··· TEXTO PROPORCIONADO ···
Armando Rojas Guardia | Archivo El Nacional

Por IGNACIO MURGA

Viernes 3 de Julio de 2020

Ayer, finalmente, después de varios meses sin vernos, cuatro para ser más preciso, por las limitaciones propias de la cuarentena, visité a Armando. Durante este prolongado y lento tiempo: llamadas, encuentros virtuales en los que hemos continuado nuestro taller de poesía los viernes por la tarde, intercambio esporádico de correos. No tuve que ir hasta La Florida, desde hace unas semanas está en el piso diez de un edificio que se levanta justo en las inmediaciones de El Ávila, a la altura de El Marqués. Al llegar me abrió la puerta una señora de edad avanzada, honda mirada y manos tiernas, la señora Alicia, quien lo ha estado cuidando con gran devoción y cariño. Me hizo pasar a la sala y, después de avisarle, directamente al cuarto donde se está hospedando. Al entrar todo estaba bañado de luz, luz incandescente, abundante y regada en el piso, en las paredes, haciendo un trabajo que apenas pude advertir en ese momento, al abrirse paso por los tres grandes ventanales de la habitación desde donde se aprecia el este de Caracas, el barrio de Petare expandiéndose, el centro con las dos torres incólumes de Parque Central allí detenidas y la “basílica boscosa”, como él bautizó a nuestra montaña en uno de sus diarios. Entre sábanas blancas acostado leía un pequeño libro de Fray Luis de León, el cual soltó inmediatamente para sentarse y saludarme con unas leves palmadas en la espalda. Algo se derramó dentro de mí al ver su rostro amarillo como el tronco de este lápiz con el que escribo, sus facciones agotadas, su cuerpo con tanta masa muscular perdida, casi cuarenta kilos, y sus ojos tristes y acuosos aún regalándome una sonrisa. Le dije que descansara, que era temprano y faltaba más de una hora para iniciar el seminario, que lo esperaría afuera.

Sentado en una mesa circular, en la terraza, saqué una pequeña libreta para revisar las anotaciones dispersas de las últimas semanas, donde estaba seguro de que encontraría algunos versos que me habían conmovido al releer los Poemas de Quebrada de la Virgen, y que quería compartir con él. “¿Quieres un cafecito?”, me dice la señora Alicia, interrumpiendo mi búsqueda, desde la entrada de la cocina: “Está muy enfermo, pero eso sí, se come sus tres comidas, hasta repite, y también merienda”. Continuó hablándome de Armando, de los cuidados que le brinda, de la rutina que juntos han construido, y de allí brincó a la pandemia y, en otro salto, ya estábamos juntos contemplando la muerte, la de nuestros seres más cercanos y queridos, la propia: “Hay que rezar, hay que rezar mucho, sobre todo a la Virgen”. El afán de encontrar aquellos olvidados versos se desvaneció y mientras tomaba el café, en medio del silencio estruendoso de las tres de la tarde, una suave brisa fue rodeándome poco a poco: sus manos primero en mi espalda, después en mis cabellos hasta deslizarse al pecho, sus brazos sosteniéndome me acunaban, y era, quizás, como sentir el destello de la dulzura y la amabilidad de cada una de las mujeres que cuidan a Armando en este momento crucial de su vida, las visibles y las invisibles, las que cantan en primer plano y las que están detrás del escenario. No me sorprende, el poeta, desde niño, y durante toda su vida, ha estado rodeado de extraordinarias mujeres, siempre atento a captar la sutil voz de la sabiduría que en ellas habita.
··· DATOS EXTRAÍDOS ···
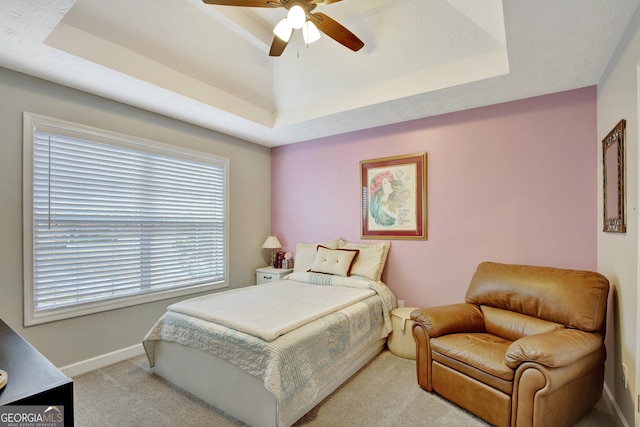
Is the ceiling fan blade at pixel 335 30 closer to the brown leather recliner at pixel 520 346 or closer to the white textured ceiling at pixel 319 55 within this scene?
the white textured ceiling at pixel 319 55

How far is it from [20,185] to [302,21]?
251 cm

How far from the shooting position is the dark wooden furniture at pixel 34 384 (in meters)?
1.00

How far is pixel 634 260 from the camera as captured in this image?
1.74 meters

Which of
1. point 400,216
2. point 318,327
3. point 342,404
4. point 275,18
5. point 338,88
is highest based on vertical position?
point 275,18

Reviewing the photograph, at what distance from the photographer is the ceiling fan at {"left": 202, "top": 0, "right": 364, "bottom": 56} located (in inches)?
73.4

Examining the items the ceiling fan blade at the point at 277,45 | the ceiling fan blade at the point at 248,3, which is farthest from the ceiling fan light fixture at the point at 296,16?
the ceiling fan blade at the point at 277,45

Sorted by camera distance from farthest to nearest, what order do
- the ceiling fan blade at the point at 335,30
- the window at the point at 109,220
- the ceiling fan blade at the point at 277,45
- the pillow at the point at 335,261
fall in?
the pillow at the point at 335,261 < the window at the point at 109,220 < the ceiling fan blade at the point at 277,45 < the ceiling fan blade at the point at 335,30

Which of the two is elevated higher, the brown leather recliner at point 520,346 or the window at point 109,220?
the window at point 109,220

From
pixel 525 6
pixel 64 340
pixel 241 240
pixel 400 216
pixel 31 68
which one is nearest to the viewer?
pixel 525 6

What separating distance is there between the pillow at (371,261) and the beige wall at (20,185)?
5.61 feet

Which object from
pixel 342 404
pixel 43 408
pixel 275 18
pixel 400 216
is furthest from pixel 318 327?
pixel 275 18

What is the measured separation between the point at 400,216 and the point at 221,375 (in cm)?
241

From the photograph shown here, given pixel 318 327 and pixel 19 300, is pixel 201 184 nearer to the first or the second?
pixel 19 300

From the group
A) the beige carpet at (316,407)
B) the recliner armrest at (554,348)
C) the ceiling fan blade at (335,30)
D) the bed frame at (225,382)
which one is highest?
the ceiling fan blade at (335,30)
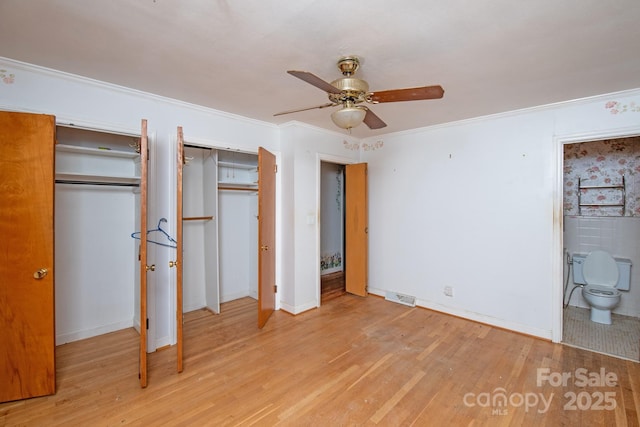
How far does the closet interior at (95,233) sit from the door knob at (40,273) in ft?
3.12

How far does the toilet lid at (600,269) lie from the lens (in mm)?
3514

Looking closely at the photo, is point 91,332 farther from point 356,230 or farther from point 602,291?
point 602,291

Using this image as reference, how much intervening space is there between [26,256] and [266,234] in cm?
200

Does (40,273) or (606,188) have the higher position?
(606,188)

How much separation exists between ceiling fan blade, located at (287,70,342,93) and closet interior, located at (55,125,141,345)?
7.16 feet

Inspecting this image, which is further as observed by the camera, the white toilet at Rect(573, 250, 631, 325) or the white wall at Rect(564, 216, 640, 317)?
the white wall at Rect(564, 216, 640, 317)

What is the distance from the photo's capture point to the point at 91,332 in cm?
303

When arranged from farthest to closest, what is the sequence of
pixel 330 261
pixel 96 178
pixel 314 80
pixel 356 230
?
pixel 330 261 → pixel 356 230 → pixel 96 178 → pixel 314 80

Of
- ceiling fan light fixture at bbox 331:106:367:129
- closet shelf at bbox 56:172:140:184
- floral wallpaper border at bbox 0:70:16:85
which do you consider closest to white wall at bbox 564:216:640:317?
ceiling fan light fixture at bbox 331:106:367:129

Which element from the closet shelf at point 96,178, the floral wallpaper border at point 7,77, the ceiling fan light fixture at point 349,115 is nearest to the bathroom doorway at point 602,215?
the ceiling fan light fixture at point 349,115

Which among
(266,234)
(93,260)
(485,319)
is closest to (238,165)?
(266,234)

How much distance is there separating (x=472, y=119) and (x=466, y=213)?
44.3 inches

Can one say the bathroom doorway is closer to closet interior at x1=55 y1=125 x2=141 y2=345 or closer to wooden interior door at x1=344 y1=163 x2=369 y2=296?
wooden interior door at x1=344 y1=163 x2=369 y2=296

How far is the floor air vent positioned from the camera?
4.02 metres
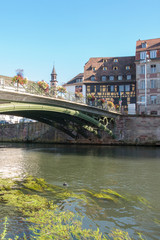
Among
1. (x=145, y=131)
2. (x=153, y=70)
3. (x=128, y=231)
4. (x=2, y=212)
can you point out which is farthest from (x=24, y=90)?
(x=153, y=70)

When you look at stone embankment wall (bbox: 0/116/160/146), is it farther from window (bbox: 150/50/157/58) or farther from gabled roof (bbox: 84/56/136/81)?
gabled roof (bbox: 84/56/136/81)

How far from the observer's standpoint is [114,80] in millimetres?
52812

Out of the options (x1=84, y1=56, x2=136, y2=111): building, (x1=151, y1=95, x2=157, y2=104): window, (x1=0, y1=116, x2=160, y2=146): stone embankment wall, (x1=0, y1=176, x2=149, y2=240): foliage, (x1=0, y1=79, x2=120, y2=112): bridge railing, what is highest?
(x1=84, y1=56, x2=136, y2=111): building

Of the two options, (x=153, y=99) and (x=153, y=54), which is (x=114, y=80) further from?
(x=153, y=99)

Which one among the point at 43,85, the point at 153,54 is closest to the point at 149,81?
the point at 153,54

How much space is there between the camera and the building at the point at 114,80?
51906mm

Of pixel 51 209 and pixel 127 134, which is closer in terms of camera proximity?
pixel 51 209

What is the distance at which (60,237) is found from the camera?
4883 millimetres

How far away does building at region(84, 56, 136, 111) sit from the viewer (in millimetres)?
51906

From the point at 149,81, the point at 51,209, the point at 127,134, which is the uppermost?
the point at 149,81

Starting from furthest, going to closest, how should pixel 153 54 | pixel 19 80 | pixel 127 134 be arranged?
pixel 153 54, pixel 127 134, pixel 19 80

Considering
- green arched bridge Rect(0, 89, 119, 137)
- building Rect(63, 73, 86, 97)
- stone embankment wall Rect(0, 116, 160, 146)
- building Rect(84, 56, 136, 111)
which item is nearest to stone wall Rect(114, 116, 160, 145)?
stone embankment wall Rect(0, 116, 160, 146)

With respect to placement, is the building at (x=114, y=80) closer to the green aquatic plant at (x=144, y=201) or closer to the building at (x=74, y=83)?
the building at (x=74, y=83)

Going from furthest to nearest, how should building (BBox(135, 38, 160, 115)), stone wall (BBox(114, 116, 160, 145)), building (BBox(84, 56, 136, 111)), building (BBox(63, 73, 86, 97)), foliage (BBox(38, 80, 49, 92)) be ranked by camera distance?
building (BBox(63, 73, 86, 97)), building (BBox(84, 56, 136, 111)), building (BBox(135, 38, 160, 115)), stone wall (BBox(114, 116, 160, 145)), foliage (BBox(38, 80, 49, 92))
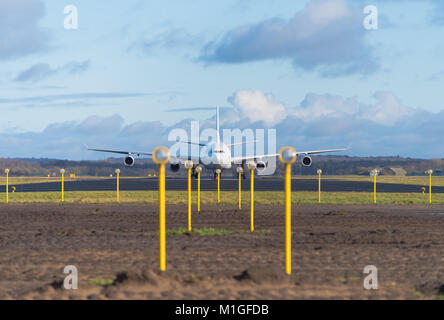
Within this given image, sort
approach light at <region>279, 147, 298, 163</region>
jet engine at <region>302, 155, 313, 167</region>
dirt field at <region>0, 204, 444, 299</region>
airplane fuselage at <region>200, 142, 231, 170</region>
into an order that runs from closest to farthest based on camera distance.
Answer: dirt field at <region>0, 204, 444, 299</region>, approach light at <region>279, 147, 298, 163</region>, jet engine at <region>302, 155, 313, 167</region>, airplane fuselage at <region>200, 142, 231, 170</region>

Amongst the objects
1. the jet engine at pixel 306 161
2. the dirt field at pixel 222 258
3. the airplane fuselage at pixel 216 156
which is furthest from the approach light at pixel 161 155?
the airplane fuselage at pixel 216 156

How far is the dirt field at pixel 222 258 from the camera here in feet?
27.7

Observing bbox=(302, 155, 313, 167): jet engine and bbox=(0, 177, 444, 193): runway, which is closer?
bbox=(302, 155, 313, 167): jet engine

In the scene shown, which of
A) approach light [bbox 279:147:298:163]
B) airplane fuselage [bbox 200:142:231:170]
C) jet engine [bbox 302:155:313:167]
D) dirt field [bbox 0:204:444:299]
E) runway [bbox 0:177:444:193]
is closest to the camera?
dirt field [bbox 0:204:444:299]

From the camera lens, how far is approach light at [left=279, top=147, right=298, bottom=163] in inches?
337

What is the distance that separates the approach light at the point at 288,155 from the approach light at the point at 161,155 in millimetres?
1720

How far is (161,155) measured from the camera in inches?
340

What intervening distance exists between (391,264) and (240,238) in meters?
5.00

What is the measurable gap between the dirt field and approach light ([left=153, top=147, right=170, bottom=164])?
67.0 inches

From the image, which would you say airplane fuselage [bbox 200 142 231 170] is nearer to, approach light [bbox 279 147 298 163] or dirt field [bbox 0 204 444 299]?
dirt field [bbox 0 204 444 299]

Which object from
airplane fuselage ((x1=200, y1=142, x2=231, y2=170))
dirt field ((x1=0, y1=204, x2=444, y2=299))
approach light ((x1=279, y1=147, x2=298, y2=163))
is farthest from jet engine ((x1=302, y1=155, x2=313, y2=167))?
approach light ((x1=279, y1=147, x2=298, y2=163))

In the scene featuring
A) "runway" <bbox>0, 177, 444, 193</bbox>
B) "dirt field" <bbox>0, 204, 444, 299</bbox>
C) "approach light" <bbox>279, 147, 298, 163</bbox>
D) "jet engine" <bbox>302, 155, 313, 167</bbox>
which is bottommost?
"dirt field" <bbox>0, 204, 444, 299</bbox>
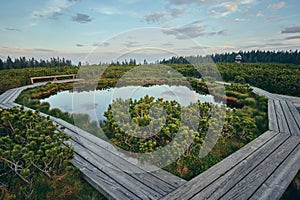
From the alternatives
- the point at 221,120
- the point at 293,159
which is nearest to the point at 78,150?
the point at 221,120

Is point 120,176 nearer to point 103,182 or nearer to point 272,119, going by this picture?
point 103,182

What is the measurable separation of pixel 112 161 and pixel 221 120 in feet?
8.35

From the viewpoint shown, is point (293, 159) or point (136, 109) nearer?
point (293, 159)

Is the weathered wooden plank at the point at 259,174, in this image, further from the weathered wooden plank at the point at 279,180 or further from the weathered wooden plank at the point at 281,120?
the weathered wooden plank at the point at 281,120

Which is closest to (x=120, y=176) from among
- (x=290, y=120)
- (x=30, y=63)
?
(x=290, y=120)

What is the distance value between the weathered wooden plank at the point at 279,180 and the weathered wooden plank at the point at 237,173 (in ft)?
0.88

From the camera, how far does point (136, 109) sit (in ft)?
11.5

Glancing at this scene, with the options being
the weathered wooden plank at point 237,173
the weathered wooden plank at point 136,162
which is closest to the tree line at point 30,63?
the weathered wooden plank at point 136,162

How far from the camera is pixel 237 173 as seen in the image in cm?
259

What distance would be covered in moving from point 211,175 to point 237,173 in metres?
0.39

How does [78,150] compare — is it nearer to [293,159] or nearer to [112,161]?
[112,161]

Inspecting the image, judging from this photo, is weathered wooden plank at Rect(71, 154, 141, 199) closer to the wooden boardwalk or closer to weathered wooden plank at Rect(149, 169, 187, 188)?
the wooden boardwalk

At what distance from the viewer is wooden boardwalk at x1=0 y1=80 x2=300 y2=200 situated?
220 centimetres

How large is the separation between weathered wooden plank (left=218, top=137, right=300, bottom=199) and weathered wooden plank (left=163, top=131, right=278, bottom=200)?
26 centimetres
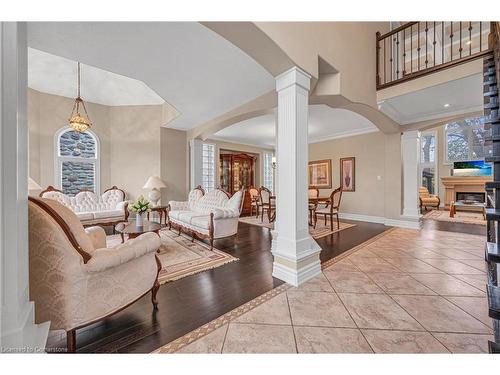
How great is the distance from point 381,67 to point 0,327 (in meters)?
5.71

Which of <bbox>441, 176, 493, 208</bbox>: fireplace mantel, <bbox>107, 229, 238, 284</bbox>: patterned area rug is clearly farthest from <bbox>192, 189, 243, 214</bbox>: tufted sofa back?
<bbox>441, 176, 493, 208</bbox>: fireplace mantel

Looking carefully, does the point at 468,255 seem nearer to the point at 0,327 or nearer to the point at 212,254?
the point at 212,254

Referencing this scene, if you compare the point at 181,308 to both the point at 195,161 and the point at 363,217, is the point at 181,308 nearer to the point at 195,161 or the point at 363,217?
the point at 195,161

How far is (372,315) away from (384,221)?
457 cm

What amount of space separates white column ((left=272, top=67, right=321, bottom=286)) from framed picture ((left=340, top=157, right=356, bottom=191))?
4.62 meters

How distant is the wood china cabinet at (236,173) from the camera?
739 cm

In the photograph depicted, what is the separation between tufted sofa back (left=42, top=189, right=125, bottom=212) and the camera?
4379 millimetres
···
TAREA ASIGNADA >> Retoma el relato de la visita a Armando Rojas Guardia justo después de su última oración y sigue escribiéndolo.

EJERCICIO RESUELTO >>
Del amigo y del Amado

“Hermano, estoy anclado en el aspecto trascendental y teologal de la esperanza, porque en lo que respecta a la evolución de mi enfermedad solo aguardo lo peor”, esas fueron sus primeras palabras (exactamente las mismas del texto donde comunicó su estado de salud hace días) al sentarse en el sofá, después de ponerle tres cucharadas de azúcar al café y probarlo. Y continuó: “La tónica general con la que asumo esta situación es la serenidad. Tengo, a veces, exceso de mal humor y de impaciencia y la pago con quien no debería. Pero esos son datos más bien puntuales y esporádicos, porque me embarga una gran serenidad, que es el regalo que me ha hecho Dios en este momento de mi vida”. En silencio nos quedamos hasta que se percató de que mi mirada fue atraída por un libro que descansaba sobre la mesa, era El libro del amigo y del Amado de Ramón Llull: “Lo leí por primera vez en mi adolescencia, lo encontré en la biblioteca de mi papá”. Recorrí por encima sus páginas, percatándome de que eran un conjunto de meditaciones numeradas, un breviario, y de inmediato le dije que me leyera las que más lo habían cautivado:

Cantaba una avecilla en un ramo lleno de hojas y flores y el viento movía las hojas y esparcía el olor de las flores. Preguntaba el amigo a la avecilla “qué significaba aquel movimiento de las hojas y el olor de las flores”. Respondió “que las hojas en su movimiento significaban obediencia y el olor de las flores el tolerar tribulaciones y angustias”.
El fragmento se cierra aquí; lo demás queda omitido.